There’s a boring step in the middle of this pipeline, and it’s the step that used to kill the whole thing.

Photos land on the NAS from two phones. Before I can sort them, someone has to copy the new ones onto the working folder — the cutting board — while skipping everything already handled. That’s dull, repetitive, and easy to forget. For two years, “I’ll copy them over later” was where the process died.

So I gave that job to the picker’s own background loop — it wakes once an hour, does the copy, and goes back to sleep. It never forgets.

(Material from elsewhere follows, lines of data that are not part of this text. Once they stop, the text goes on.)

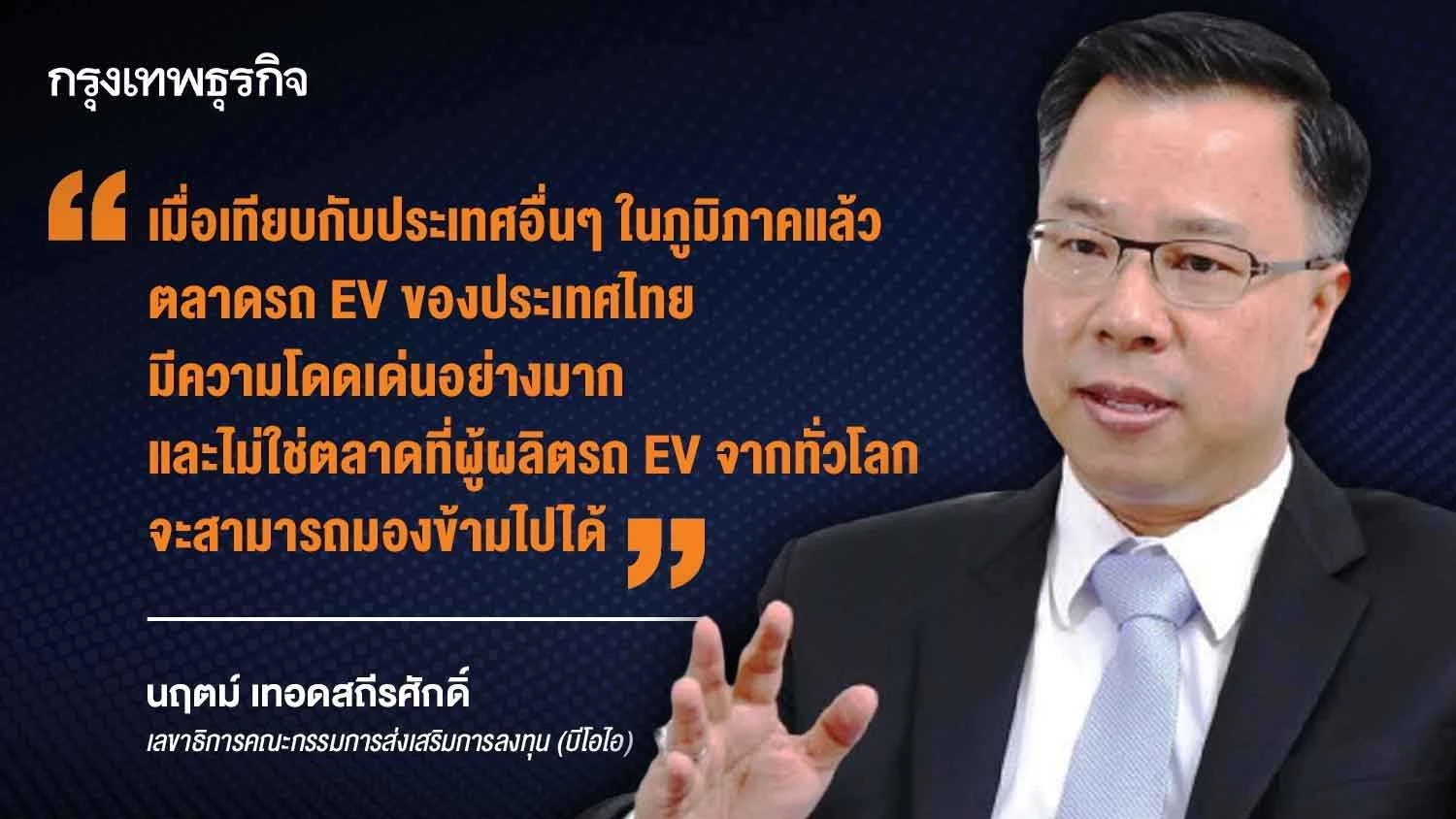 ค่ายรถเลือกไทย 'ฮับผลิต EV’ ภูมิภาค  ‘บีโอไอ’ ชี้ตลาดโต – มาตรการหนุน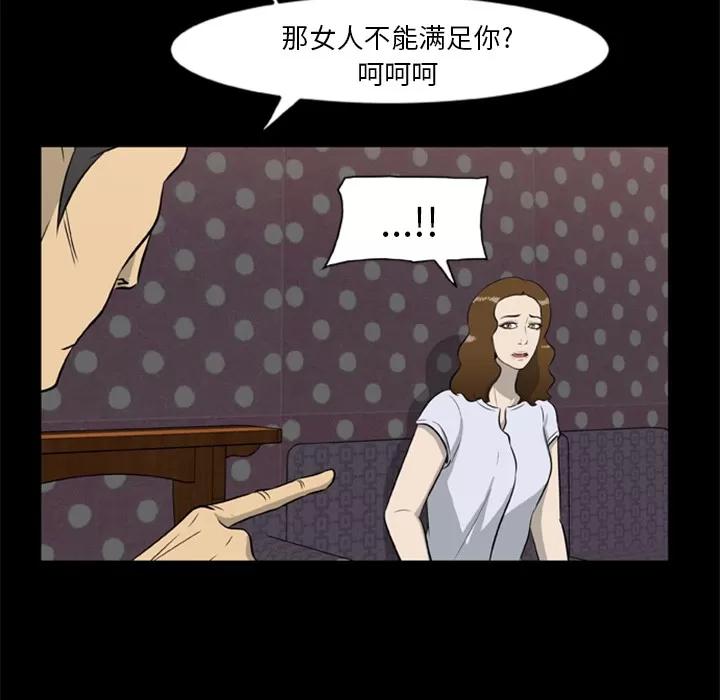 尸去本性 尸去本性 | 第9话 第33页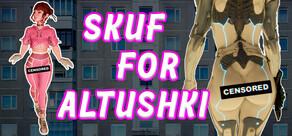Skuf for altushki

What the Hourly Check Does

Every hour, quietly, it:

  • Looks at both phone-backup folders for files newer than the day I started (June 20th, 2026).
  • Copies any new file onto the working folder.
  • Skips anything already on the working folder (same file, already copied).
  • Skips anything the record (R) says has already been handled or transferred.
  • Notes which phone each file came from.

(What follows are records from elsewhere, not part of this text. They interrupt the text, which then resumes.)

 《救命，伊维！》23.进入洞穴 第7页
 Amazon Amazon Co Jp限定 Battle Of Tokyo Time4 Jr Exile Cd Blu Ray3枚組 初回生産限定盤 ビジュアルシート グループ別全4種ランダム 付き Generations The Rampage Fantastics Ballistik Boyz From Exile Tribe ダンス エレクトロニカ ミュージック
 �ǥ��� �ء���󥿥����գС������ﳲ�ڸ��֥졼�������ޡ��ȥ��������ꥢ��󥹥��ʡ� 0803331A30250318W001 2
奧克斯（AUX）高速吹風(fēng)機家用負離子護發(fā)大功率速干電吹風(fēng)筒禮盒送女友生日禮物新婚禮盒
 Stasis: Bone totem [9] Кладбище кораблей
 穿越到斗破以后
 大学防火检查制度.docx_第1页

The result: I never have to remember to “fetch the new photos.” When I sit down to sort, whatever arrived since yesterday is already waiting on the cutting board, and nothing I’ve already dealt with is cluttering it up.

The “Check Now” Button

An hour is fine for the everyday flow, but sometimes I take a photo and want it in the archive now — to show my mother something from this afternoon before she goes to bed.

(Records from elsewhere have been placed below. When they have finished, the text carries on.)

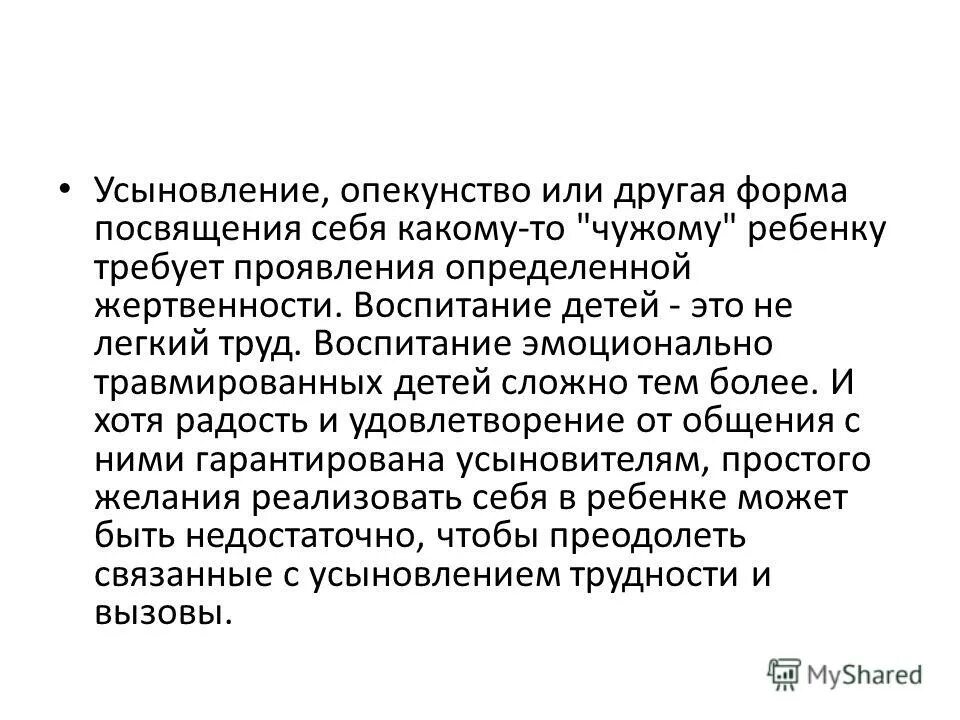 Казачий кадетский класс. Посвящение в кадеты 1 класс. Кадетский класс школа 24 волгоград. Кадеты 17 школа камышин. Кадеты стерлитамак.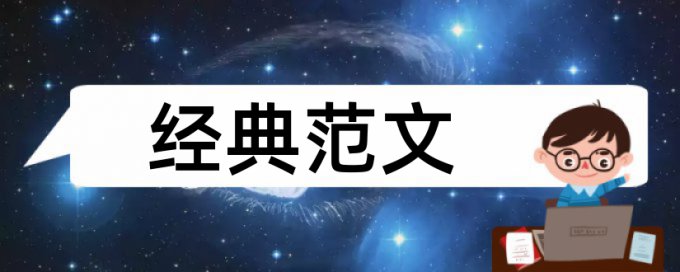 国内宏观和宏观经济论文范文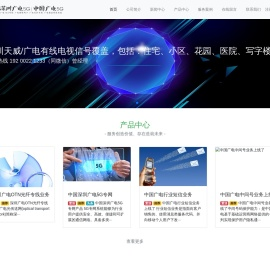 深圳广电网络-中国广电网络-深圳广电酒店电视信号,深圳广电OTN,深圳广电光纤专线,深圳广电光纤上网,深圳广电中间号,深圳广电短信通道,深圳广电5G无线宽带,深圳广电192号码,深圳广电物联网卡,深圳广电IDC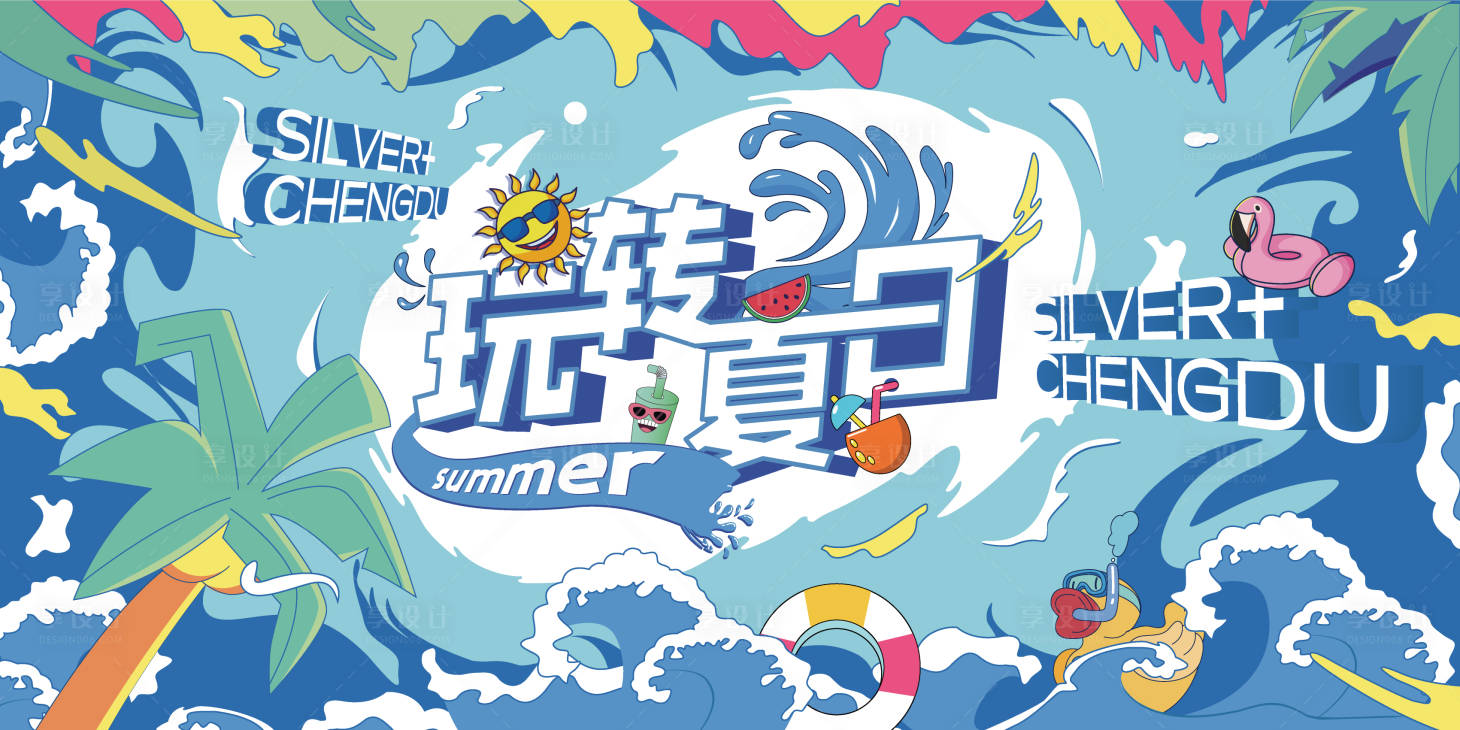 源文件下載【享設計】搜索編號：59100024288178932【玩轉夏日商業購物中心活動背景板】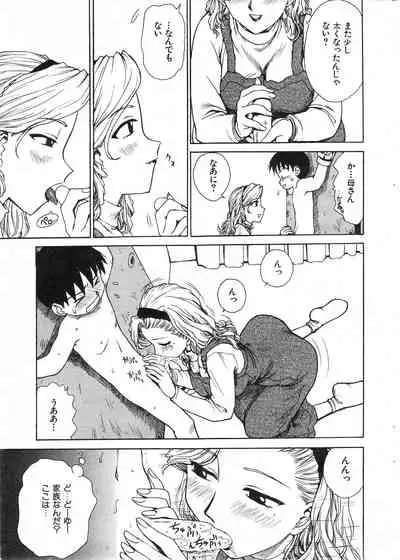 COMIC Kairakuten 3.1999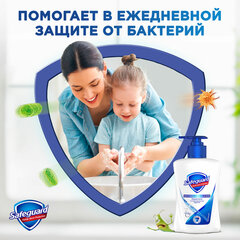 Мыло жидкое антибактериальное 225 мл, SAFEGUARD (Сейфгард) "Классическое", дозатор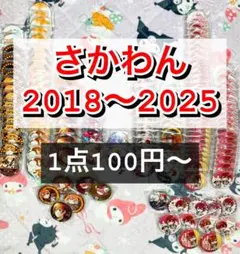 【 さかわん 】 あほの坂田 缶バッジ 2018 ～ 2025 ホロ シクレ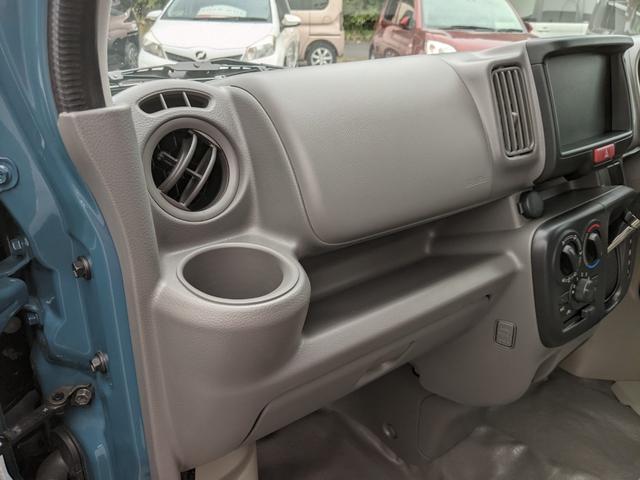 エブリイ ＰＣ　シートヒーター　パワーウィンドウ　衝突被害軽減ブレーキ　アイドリングストップ　コーナーセンサー　レーンアシスト　電動格納ミラー　キーレスキー　オートライト（46枚目）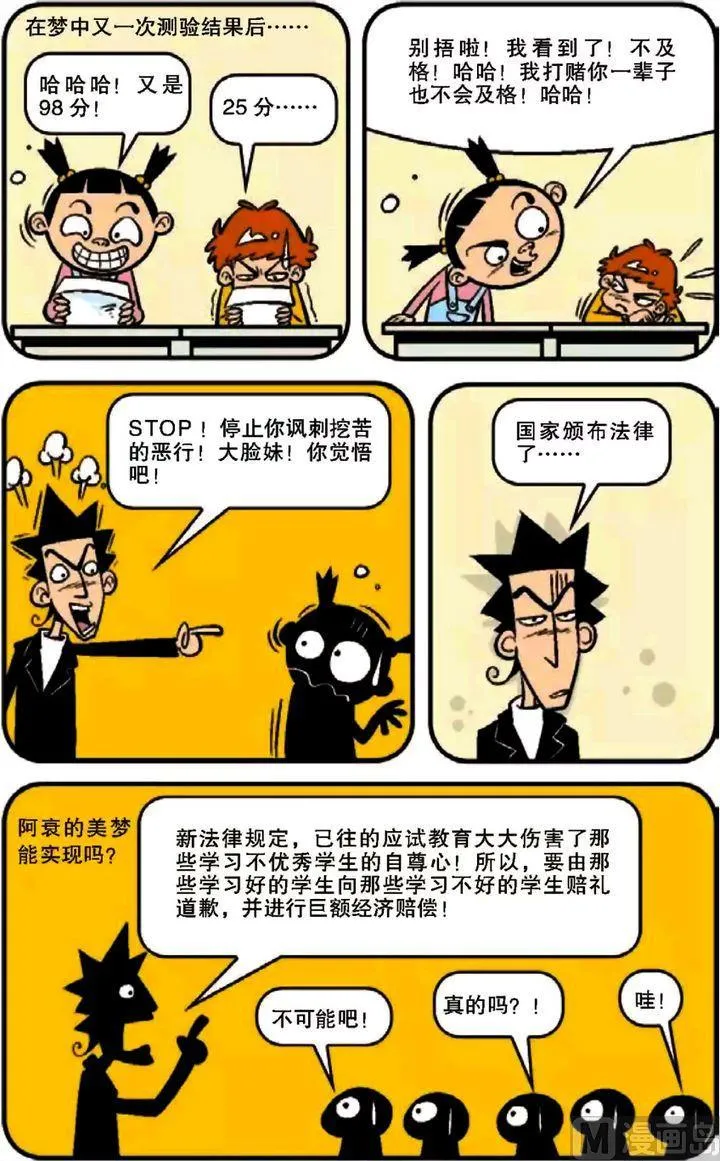 第12卷(二) 第9页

So next to the automatic hourly run, there’s a “check now” button. Same job, on demand. Press it, and it pulls in anything new this second instead of waiting for the top of the hour.

This pairing — automatic by default, manual when you’re impatient — turned out to be the right shape for almost every background task I build. The machine handles the routine; the button handles the exceptions.

There’s nothing fancy underneath, and I want to be plain about that. It isn’t a system cron job or a scheduled task. It’s just a background thread inside the picker’s own web server: run the copy, sleep an hour, repeat. As long as the picker is running, the check runs. That’s it — and for a home tool, “as long as the app is up” is a simple enough promise to reason about.

Why Automating the Boring Middle Matters

It’s tempting to automate the impressive parts and leave the dull parts to “just do it later.” I had it backwards.

The impressive parts — picking good photos, watching the videos — are the parts I enjoy, so I was always going to do them. The dull middle step — copying and de-duplicating files — was the part I dreaded, so it was always the part that stalled the pipeline. Automating the step I hated is what made the parts I love actually happen.

A friction log entry, basically: the bottleneck wasn’t the hard work; it was the boring work. Once the boring work ran itself every hour, the archive stopped being a someday project and became a daily habit.

Keeping It Honest

A few things I’m still watching, because I’d rather admit them than pretend:

  • The hourly gap is real. Without the “check now” button, a new photo can wait up to an hour. That’s fine for a growth archive; it wouldn’t be for something urgent.
  • It trusts the record. The whole skip logic leans on R being correct. If R ever got out of sync with the actual files, the check could re-copy or miss something. So far it’s held, but it’s the part I’d test first if something looked off.
  • It only copies; it never deletes from the backup. By design. The check reads the backups and writes to the cutting board. The backups stay untouched — the rule from the keystone post.